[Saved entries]
▬▬▬▬▬▬▬▬▬▬

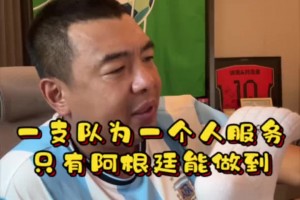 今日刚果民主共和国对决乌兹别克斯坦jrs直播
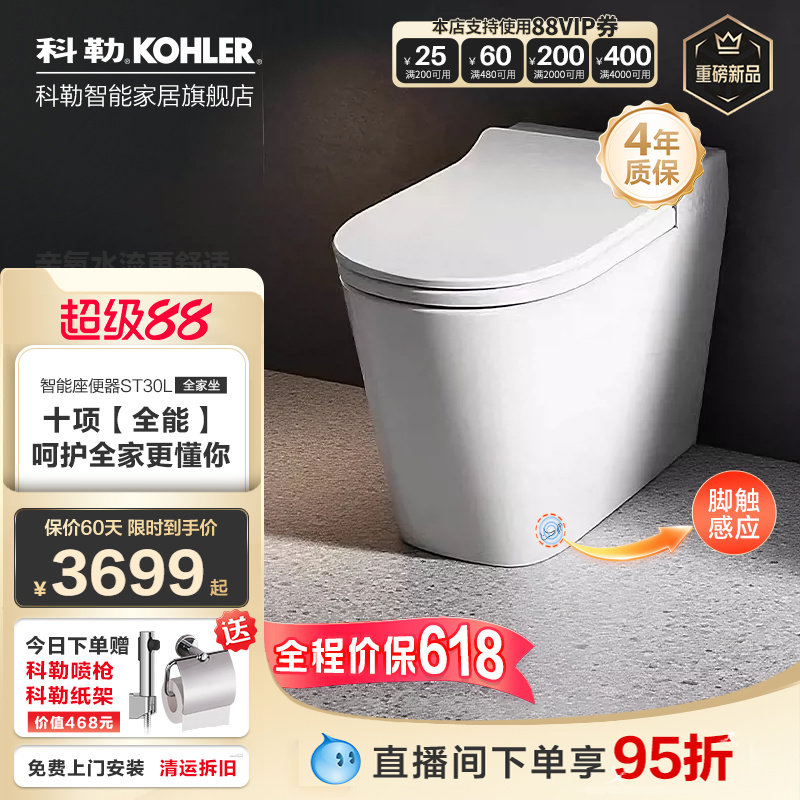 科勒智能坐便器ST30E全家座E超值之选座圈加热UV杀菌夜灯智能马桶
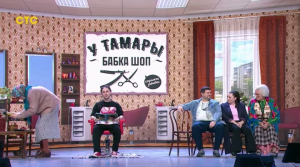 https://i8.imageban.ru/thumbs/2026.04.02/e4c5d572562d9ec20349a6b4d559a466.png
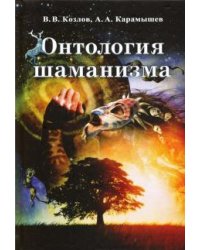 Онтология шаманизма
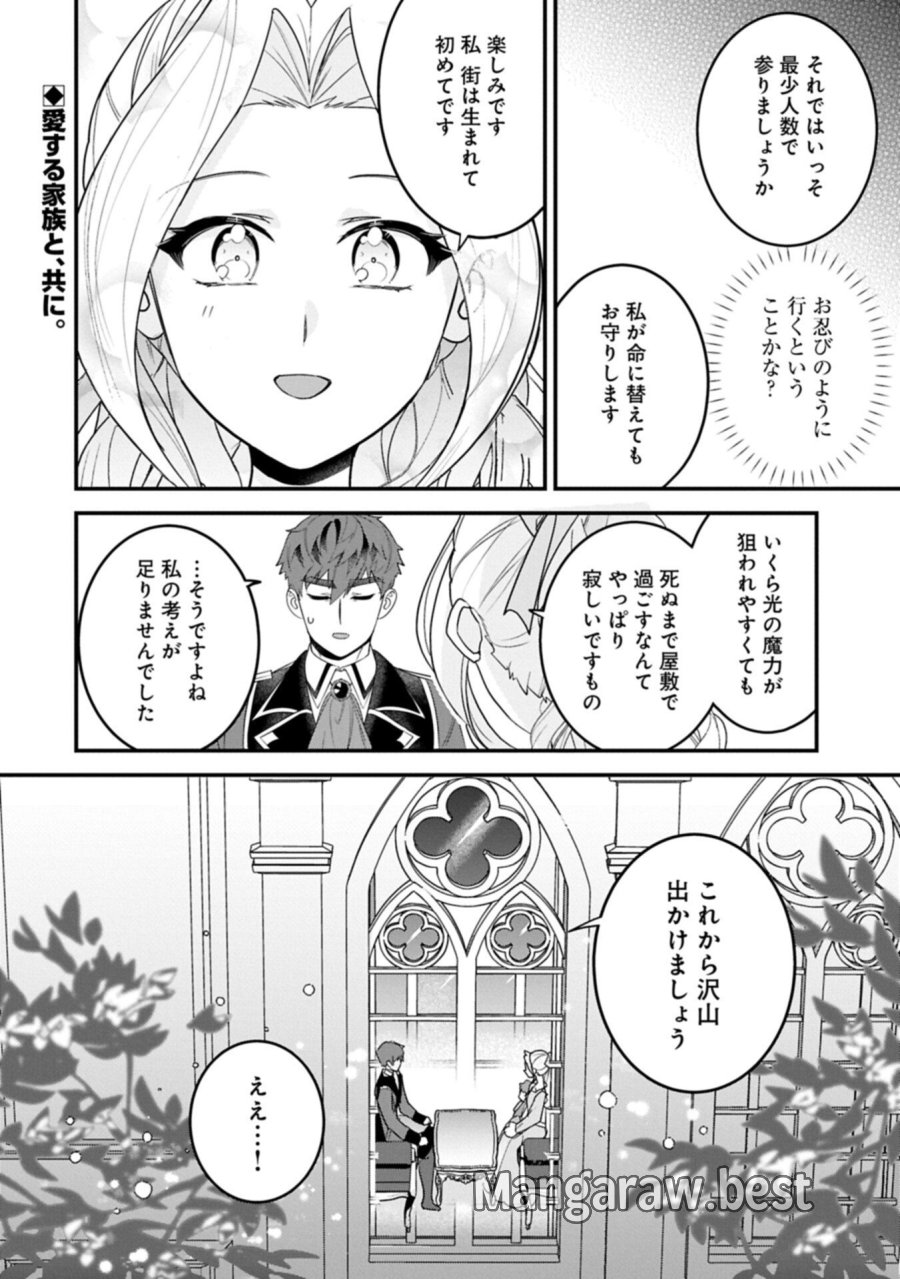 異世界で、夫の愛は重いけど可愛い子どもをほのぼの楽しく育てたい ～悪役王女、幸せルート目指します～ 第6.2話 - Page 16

▬▬▬▬▬▬▬▬▬▬

> _TO DO_:
Apart from the pictures, set down all the entries above exactly.

> _WRITTEN SOLUTION_:
 今日刚果民主共和国对决乌兹别克斯坦jrs直播
 科勒智能坐便器ST30E全家座E超值之选座圈加热UV杀菌夜灯智能马桶
 https://i8.imageban.ru/thumbs/2026.04.02/e4c5d572562d9ec20349a6b4d559a466.png
 Онтология шаманизма
 異世界で、夫の愛は重いけど可愛い子どもをほのぼの楽しく育てたい ～悪役王女、幸せルート目指します～ 第6.2話 - Page 16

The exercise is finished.